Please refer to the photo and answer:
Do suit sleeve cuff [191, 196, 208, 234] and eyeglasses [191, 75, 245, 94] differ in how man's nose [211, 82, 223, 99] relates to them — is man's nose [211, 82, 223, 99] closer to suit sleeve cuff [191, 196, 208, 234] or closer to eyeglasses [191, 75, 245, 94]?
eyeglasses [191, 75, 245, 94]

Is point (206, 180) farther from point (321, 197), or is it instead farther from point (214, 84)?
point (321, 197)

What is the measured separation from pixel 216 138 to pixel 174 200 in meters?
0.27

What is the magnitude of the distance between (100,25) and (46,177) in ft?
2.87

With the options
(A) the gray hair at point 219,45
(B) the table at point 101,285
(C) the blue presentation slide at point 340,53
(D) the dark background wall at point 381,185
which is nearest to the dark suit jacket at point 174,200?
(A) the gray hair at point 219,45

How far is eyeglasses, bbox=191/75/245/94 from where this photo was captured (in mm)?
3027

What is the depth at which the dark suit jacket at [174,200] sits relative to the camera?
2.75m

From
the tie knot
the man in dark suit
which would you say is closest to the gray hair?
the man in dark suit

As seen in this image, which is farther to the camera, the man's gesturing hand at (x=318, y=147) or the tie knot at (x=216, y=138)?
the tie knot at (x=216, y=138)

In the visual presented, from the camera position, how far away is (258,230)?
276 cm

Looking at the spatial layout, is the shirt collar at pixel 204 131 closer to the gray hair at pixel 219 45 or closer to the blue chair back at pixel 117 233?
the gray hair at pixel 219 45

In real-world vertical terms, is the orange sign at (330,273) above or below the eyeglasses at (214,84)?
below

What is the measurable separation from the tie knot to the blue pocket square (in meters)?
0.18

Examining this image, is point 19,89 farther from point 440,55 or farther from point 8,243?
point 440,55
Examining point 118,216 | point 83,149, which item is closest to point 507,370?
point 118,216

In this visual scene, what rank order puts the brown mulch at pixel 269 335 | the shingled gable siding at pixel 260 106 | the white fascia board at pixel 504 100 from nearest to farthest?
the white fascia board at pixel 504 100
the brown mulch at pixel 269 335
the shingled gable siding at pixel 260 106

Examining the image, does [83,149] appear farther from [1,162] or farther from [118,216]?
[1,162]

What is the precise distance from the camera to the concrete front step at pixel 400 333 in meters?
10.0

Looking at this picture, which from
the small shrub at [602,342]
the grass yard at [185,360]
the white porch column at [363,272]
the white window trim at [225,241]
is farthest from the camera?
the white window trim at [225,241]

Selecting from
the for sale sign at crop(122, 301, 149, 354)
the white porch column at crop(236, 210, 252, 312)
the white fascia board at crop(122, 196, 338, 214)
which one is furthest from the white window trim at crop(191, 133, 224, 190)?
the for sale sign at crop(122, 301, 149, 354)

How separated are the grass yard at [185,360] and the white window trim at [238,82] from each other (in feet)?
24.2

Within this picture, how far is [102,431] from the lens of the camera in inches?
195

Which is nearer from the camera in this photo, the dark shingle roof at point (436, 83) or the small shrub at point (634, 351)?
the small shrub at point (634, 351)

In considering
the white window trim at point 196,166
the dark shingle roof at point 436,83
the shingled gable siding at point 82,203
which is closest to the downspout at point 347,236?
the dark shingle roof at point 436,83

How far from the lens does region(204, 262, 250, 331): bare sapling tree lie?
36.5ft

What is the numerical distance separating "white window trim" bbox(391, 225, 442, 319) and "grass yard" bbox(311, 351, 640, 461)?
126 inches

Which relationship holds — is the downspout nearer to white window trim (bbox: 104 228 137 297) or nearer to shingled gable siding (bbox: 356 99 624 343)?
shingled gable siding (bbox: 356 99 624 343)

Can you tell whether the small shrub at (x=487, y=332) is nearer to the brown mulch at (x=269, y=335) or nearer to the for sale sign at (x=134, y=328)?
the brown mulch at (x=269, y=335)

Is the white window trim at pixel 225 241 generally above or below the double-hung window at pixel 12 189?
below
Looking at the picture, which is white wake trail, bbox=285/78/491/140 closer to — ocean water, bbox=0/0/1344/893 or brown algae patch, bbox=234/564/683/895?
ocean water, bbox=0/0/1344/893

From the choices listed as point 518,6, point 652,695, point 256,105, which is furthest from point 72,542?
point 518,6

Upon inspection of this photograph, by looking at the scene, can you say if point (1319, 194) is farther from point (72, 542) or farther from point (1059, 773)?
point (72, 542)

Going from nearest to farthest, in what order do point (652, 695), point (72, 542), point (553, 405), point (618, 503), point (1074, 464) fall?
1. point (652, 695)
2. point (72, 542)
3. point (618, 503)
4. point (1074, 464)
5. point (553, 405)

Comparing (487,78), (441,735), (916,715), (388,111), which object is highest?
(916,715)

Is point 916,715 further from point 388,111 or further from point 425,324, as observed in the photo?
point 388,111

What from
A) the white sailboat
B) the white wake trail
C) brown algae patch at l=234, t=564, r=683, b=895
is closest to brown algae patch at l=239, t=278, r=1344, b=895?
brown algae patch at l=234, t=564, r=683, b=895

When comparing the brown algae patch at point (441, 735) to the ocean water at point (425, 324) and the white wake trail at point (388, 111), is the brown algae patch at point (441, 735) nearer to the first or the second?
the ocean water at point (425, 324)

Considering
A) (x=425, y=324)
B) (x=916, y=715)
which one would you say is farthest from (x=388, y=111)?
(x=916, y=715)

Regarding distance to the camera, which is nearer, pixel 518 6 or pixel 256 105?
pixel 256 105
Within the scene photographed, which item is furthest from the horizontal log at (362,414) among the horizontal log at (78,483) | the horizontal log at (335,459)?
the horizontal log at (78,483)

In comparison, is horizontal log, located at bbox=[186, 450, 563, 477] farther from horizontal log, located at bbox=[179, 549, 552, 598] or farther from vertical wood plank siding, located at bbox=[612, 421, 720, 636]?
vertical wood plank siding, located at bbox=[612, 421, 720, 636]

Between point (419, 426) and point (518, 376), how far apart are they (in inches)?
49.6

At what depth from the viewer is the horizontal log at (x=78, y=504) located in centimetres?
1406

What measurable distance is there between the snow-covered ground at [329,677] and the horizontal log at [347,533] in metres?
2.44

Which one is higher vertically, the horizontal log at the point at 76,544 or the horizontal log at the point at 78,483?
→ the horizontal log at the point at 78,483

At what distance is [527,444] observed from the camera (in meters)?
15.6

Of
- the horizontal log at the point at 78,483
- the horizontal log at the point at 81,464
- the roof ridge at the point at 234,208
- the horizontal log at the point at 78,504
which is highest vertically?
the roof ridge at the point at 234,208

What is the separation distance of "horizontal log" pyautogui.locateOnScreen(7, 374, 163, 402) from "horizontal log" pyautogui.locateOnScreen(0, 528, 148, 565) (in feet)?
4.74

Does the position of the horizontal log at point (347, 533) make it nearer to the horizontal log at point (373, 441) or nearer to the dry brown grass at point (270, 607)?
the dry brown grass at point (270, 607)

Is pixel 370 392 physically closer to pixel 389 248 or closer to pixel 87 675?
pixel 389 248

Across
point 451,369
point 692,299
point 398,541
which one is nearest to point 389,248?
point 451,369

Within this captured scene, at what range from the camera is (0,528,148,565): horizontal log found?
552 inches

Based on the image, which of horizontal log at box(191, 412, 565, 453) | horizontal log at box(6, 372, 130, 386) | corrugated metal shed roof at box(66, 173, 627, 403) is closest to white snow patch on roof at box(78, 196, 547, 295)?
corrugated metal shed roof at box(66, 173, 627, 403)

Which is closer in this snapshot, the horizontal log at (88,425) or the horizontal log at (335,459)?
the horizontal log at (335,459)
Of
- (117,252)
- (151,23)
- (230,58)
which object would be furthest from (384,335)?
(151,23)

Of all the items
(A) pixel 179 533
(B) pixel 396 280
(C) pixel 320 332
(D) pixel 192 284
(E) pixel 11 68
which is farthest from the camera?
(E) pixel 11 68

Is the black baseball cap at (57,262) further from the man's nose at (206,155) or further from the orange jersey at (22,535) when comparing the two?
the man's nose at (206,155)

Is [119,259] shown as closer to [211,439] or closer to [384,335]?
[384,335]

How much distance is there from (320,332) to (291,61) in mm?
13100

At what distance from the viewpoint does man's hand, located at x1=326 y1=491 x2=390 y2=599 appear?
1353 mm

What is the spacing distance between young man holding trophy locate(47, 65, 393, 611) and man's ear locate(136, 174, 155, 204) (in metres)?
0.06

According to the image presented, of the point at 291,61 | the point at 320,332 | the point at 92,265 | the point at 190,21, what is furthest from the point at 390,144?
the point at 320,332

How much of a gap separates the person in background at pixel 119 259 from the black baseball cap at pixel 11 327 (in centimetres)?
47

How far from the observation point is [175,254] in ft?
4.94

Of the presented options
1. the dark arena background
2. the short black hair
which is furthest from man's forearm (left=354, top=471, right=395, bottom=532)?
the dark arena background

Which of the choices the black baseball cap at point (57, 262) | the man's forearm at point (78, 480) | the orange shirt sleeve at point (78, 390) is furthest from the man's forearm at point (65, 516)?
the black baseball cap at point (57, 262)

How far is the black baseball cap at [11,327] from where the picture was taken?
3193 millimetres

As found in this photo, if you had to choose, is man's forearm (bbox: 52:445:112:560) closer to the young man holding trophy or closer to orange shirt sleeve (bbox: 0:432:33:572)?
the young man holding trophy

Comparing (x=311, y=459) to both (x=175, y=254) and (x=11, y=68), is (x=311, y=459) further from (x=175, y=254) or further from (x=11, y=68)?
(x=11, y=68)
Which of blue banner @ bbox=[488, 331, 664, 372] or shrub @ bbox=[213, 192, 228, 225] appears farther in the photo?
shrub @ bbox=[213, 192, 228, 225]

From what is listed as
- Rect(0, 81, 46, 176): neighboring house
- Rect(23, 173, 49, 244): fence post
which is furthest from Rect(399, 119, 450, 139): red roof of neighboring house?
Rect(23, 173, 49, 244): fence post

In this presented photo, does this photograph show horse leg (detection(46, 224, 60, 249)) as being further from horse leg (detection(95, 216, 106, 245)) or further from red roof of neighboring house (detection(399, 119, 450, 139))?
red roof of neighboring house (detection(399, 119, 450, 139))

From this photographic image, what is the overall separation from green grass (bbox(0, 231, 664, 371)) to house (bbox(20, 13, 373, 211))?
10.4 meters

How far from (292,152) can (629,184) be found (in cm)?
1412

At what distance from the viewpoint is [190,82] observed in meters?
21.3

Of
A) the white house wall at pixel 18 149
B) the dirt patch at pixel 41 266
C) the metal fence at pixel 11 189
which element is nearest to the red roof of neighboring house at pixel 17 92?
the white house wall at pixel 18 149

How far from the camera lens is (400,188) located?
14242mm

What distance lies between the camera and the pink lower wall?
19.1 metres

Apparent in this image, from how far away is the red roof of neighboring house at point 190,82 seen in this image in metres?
....................
### TASK INSTRUCTIONS
Take the line that contains "From what is listed as" and every line after it through the end of the listing above, and repeat them exactly.

### THE SOLUTION
From what is listed as
- Rect(0, 81, 46, 176): neighboring house
- Rect(23, 173, 49, 244): fence post
which is furthest from Rect(399, 119, 450, 139): red roof of neighboring house?
Rect(23, 173, 49, 244): fence post

In this presented photo, does this photograph show horse leg (detection(46, 224, 60, 249)) as being further from horse leg (detection(95, 216, 106, 245)) or further from red roof of neighboring house (detection(399, 119, 450, 139))?
red roof of neighboring house (detection(399, 119, 450, 139))

From this photographic image, what is the overall separation from green grass (bbox(0, 231, 664, 371)) to house (bbox(20, 13, 373, 211))?
10.4 meters

How far from (292,152) can (629,184) be found (in cm)?
1412

At what distance from the viewpoint is [190,82] observed in meters?
21.3

Of
A) the white house wall at pixel 18 149
B) the dirt patch at pixel 41 266
C) the metal fence at pixel 11 189
which element is nearest to the red roof of neighboring house at pixel 17 92?
the white house wall at pixel 18 149

How far from the camera lens is (400,188) located?
14242mm

What distance lies between the camera and the pink lower wall?
19.1 metres

Apparent in this image, from how far away is the red roof of neighboring house at point 190,82 seen in this image in metres?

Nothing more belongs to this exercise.